═════ Trecho apresentado ═════
Neste ponto, aparece como questão o problema da laicidade da morte. Marcada historicamente por uma compreensão religiosa, para a morte laica ainda nos faltam aparatos e rituais. Hospitais oferecem capelas, muitos deles têm nomes em homenagem a santos, e nos cemitérios o serviço religioso e suas palavras muitas vezes vazias para familiares que não comungam mais de fé religiosa, fazem parte dos trâmites que acompanham o velório. Faltam às sociedades contemporâneas outros rituais de morte e de formas de elaboração do luto que não estejam ligadas a alguma forma de religião. A modernidade, que pretendeu esclarecer-se ao livrar-se da religião, mantém na relação com a morte um forte apego ao sagrado.
═════ Material fornecido ═════
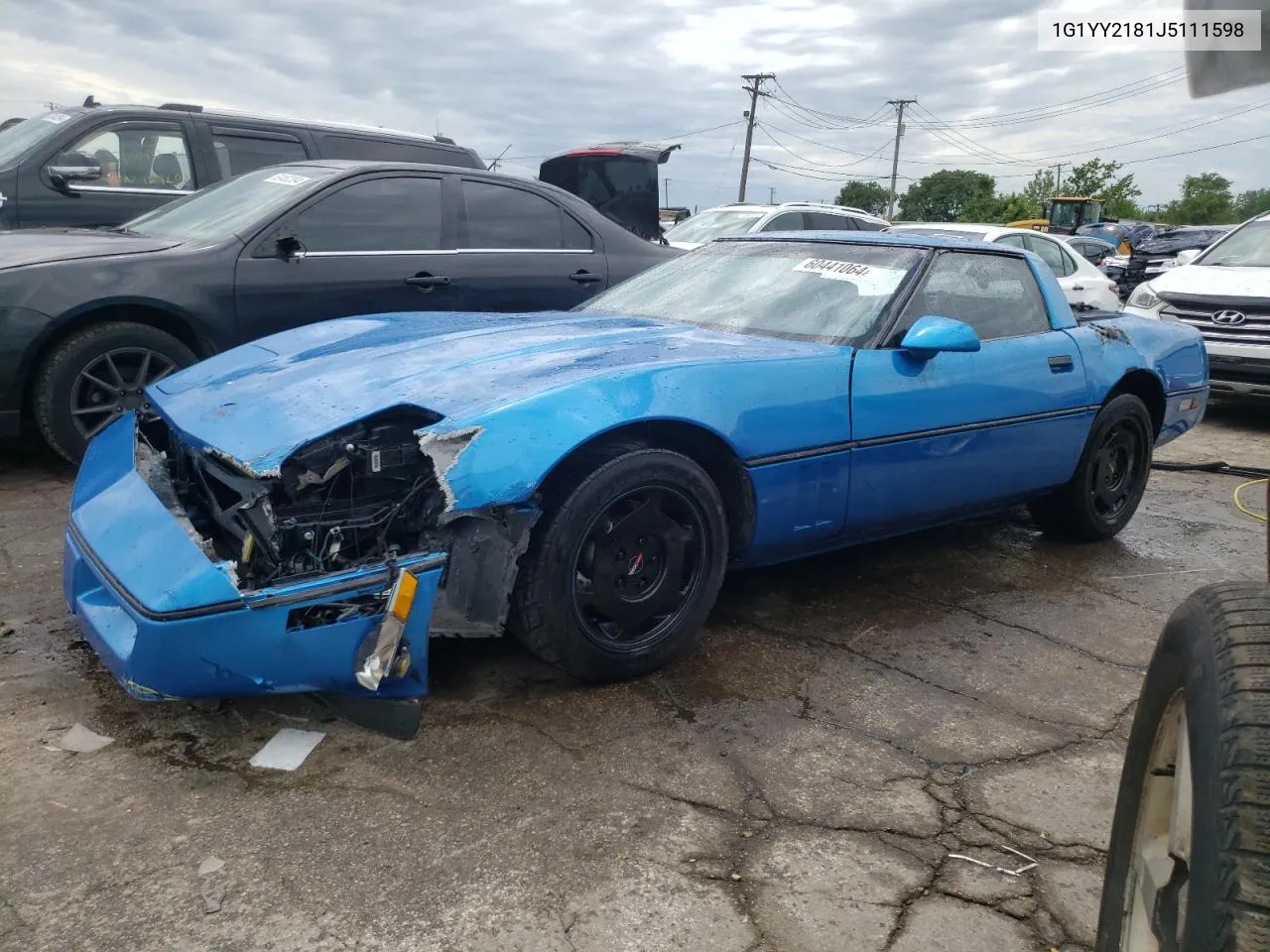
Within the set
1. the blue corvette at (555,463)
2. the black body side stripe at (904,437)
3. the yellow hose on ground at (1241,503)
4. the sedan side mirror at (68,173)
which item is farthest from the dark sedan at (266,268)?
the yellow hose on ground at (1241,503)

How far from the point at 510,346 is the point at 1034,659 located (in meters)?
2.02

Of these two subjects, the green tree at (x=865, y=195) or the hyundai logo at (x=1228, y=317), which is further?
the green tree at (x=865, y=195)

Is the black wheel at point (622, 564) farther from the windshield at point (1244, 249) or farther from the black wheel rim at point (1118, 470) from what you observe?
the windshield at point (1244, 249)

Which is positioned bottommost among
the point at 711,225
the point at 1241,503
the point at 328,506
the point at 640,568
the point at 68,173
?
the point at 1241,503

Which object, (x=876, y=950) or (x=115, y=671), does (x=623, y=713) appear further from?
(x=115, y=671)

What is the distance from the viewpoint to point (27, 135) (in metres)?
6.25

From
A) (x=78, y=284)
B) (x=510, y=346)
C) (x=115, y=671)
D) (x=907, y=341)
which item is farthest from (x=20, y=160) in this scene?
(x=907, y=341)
═════
→ **Descrição do problema**: Indique o que a modernidade mantém na relação com a morte, segundo o trecho apresentado.

→ **Resposta da tarefa**: Um forte apego ao sagrado.